Amazon SageMaker can create a managed instance for model development using an EC2 (Elastic Compute Cloud).

  • You can create a Jupyter Notebook instance and develop the object detection model for safety wear detection. Use built-in common deep-learning libraries, drivers, packages, and frameworks for development.
  • Integrate the S3 bucket with your dataset and import it to your notebook environment for model training.
  • Use SageMaker Experiments, SageMaker Clarify, SageMaker Model Monitor, and SageMaker Debugger to optimize and fine-tune the development process.

3. Model Deployment: After training and testing the detection model, we can use SageMaker Neo to optimize and compile the model for the specific edge device you use in the warehouse to detect safety wear. In our case, we use an NVIDIA Jetson NANO device.

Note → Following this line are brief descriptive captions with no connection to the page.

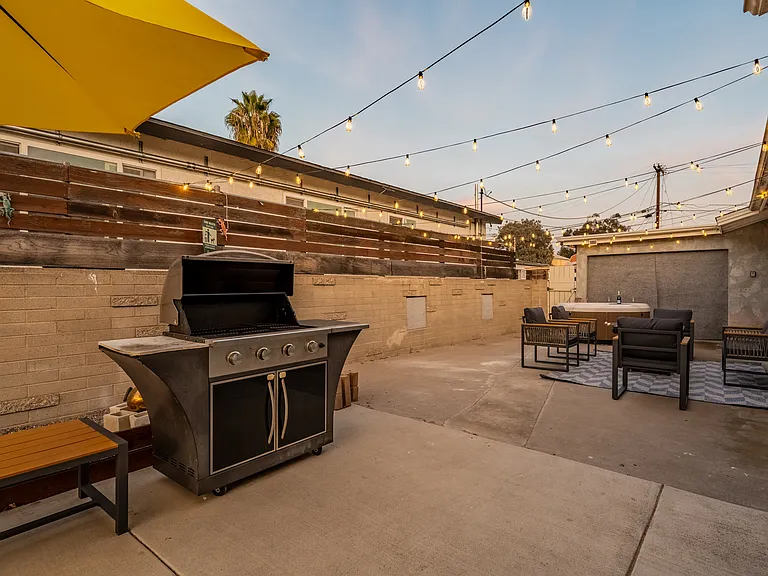 Fire up the barbecue grill and enjoy a delicious meal alfresco, with plenty of space to relax and unwind in the comfortable seating area.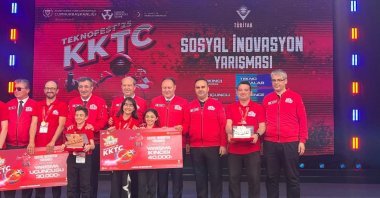 Students from a science and art center in northern Samsun province pose next to officials as they receive an award during Teknofest, Lefkoşa (Nicosia), TRNC, May 4, 2025. (IHA Photo)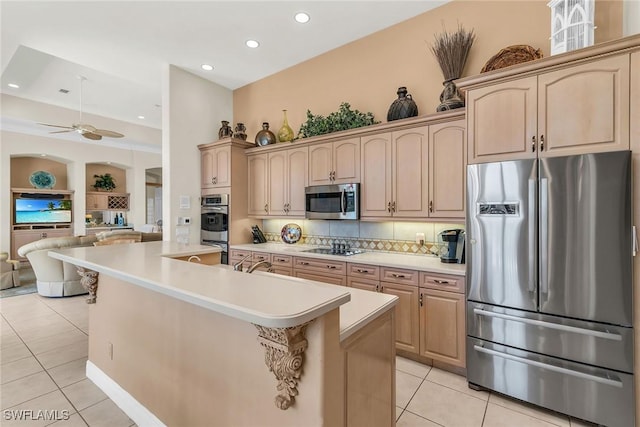 kitchen featuring light tile patterned flooring, open floor plan, appliances with stainless steel finishes, and light countertops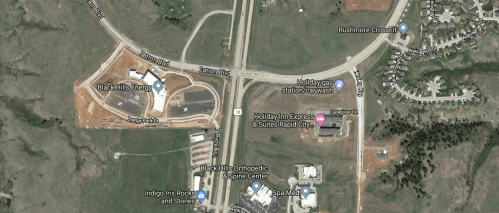 Aerial view of a highway intersection with nearby businesses, including a hotel and a car wash.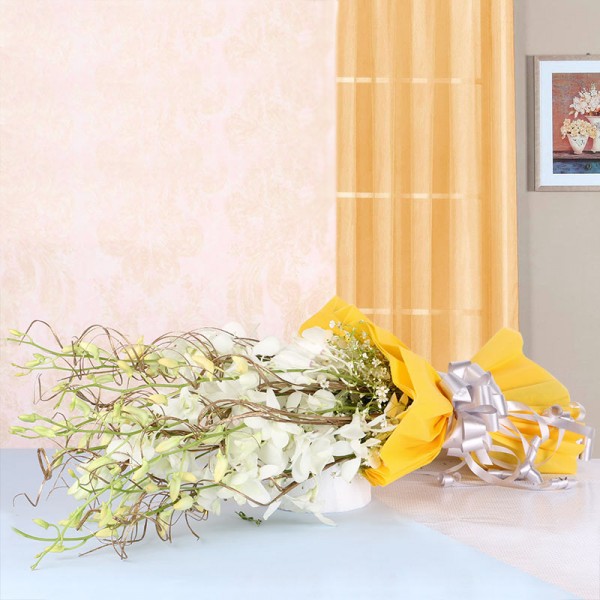 6 White Orchids in Yellow Paper packing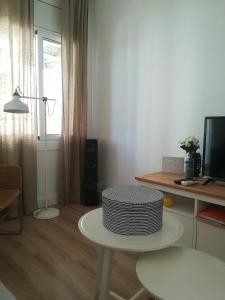 Televízia a/alebo spoločenská miestnosť v ubytovaní Apartment IBIZA STYLE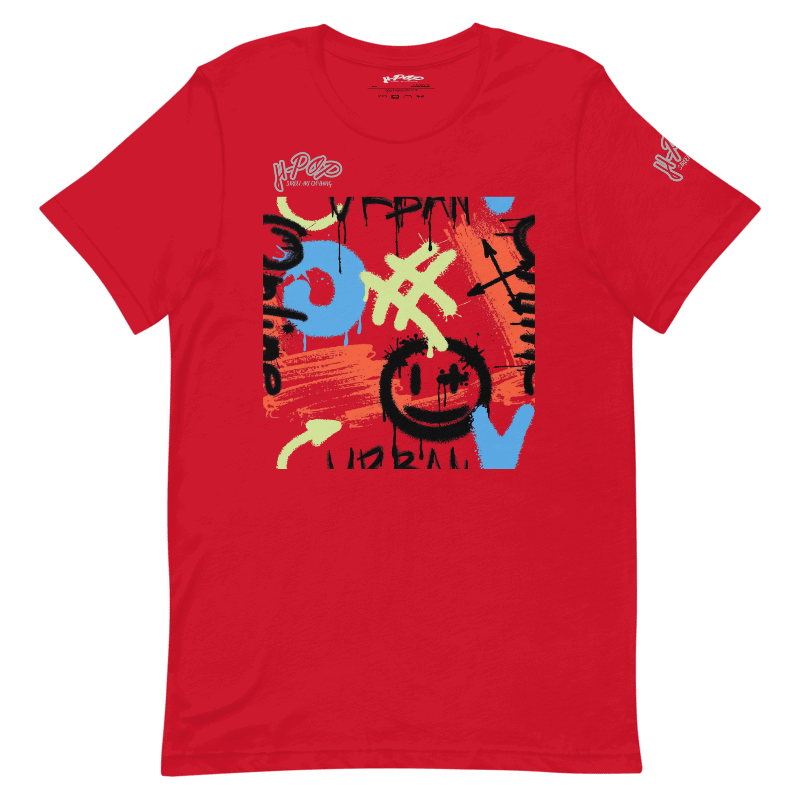 T-shirt rossa con una vivace stampa grafica in stile graffiti al centro. Il design include tratti di pennello, simboli e testo stilizzato in colori come blu, arancione, verde lime e nero, con una faccina sorridente stilizzata. L'immagine è presentata su uno sfondo trasparente.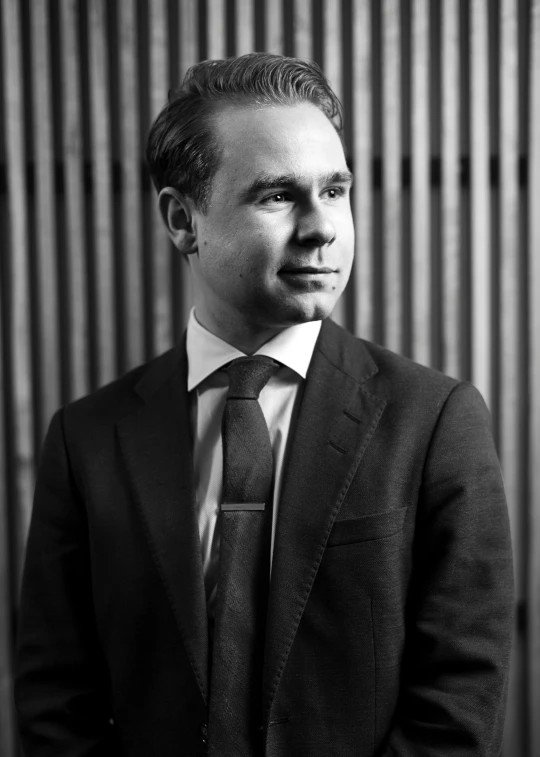 a man in a suit and tie looking away from the camera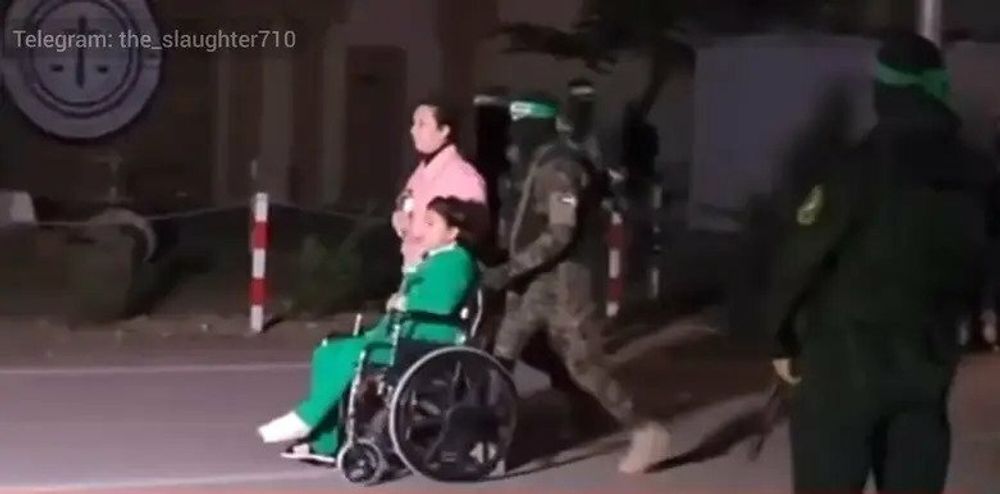 Yuval Engel, 11 ans, poussée en fauteuil roulant par un homme du Hamas lors de la remise des otages à la Croix-Rouge, le 27 novembre 2023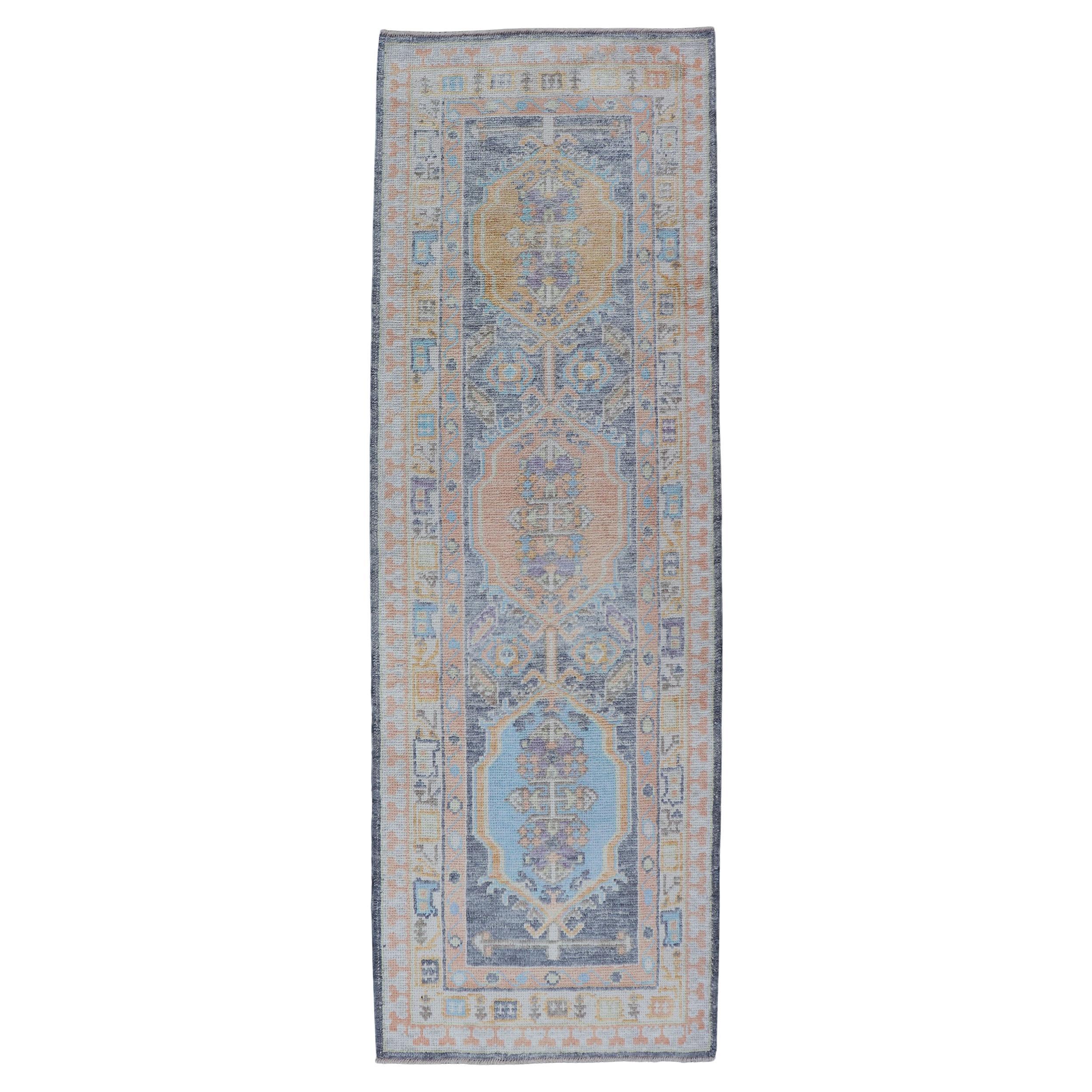 Turkish Oushak Runner in Powder Blue, Peach, and Gold 2
7 x 8
1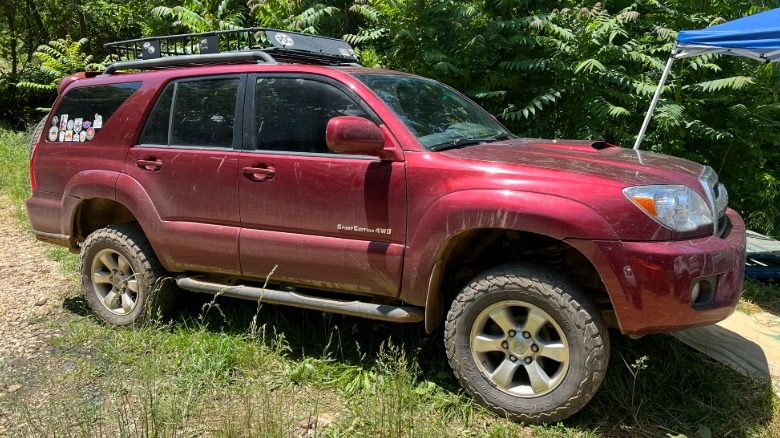 Side view of a red 2006 Toyota 4Runner parked in the grass with trees behind it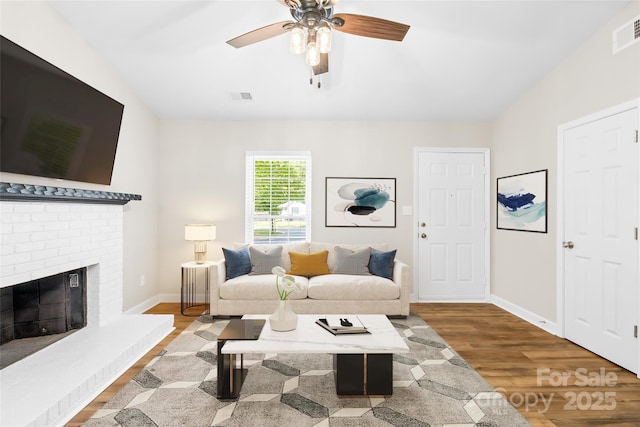 living area featuring a ceiling fan, visible vents, a brick fireplace, wood finished floors, and baseboards
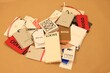 Leiden, Netherlands - December 6, 2023: Heart made of different clothing tags on kraft paper sheet, closeup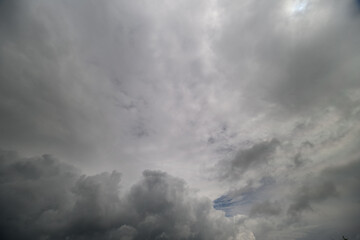 Fototapeta premium Dark, moody clouds swirl above in a dramatic sky, hinting at an incoming storm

  • Use SageMaker Edge Manager and create an edge packaging job to package and prepare the compiled model for deployment. Then, register the model with Edge Manager, which provides a solution for deploying and managing it.
  • Set up AWS Greengrass and create a Greengrass component for our packaged model from Edge Manager. Then, AWS IoT Core can be set up to connect the device to the cloud easily and securely.
  • Then, we can deploy the Greengrass component to the Jetson device.
  • As the final step, we can use the Edge Manager to monitor the deployed model performance on the edge devices.
  • Through SageMaker, you can make changes to the model and automate the update process, monitor metrics, and manage edge devices remotely.

Solution Overview

Pricing

Amazon SageMaker provides a free tier option for up to 2 months with limited hours of use of each component.

SageMaker lets you pay for what you use, with two payment options:

  1. On-demand pricing: No minimum fees and no upfront payments. Pay per hour for each component you use in SageMaker. This is ideal for users who are looking for varying workloads.
  2. Savings Plan: This plan offers flexible, usage-based pricing over a fixed term, with a consistent amount of usage measured in $/hour.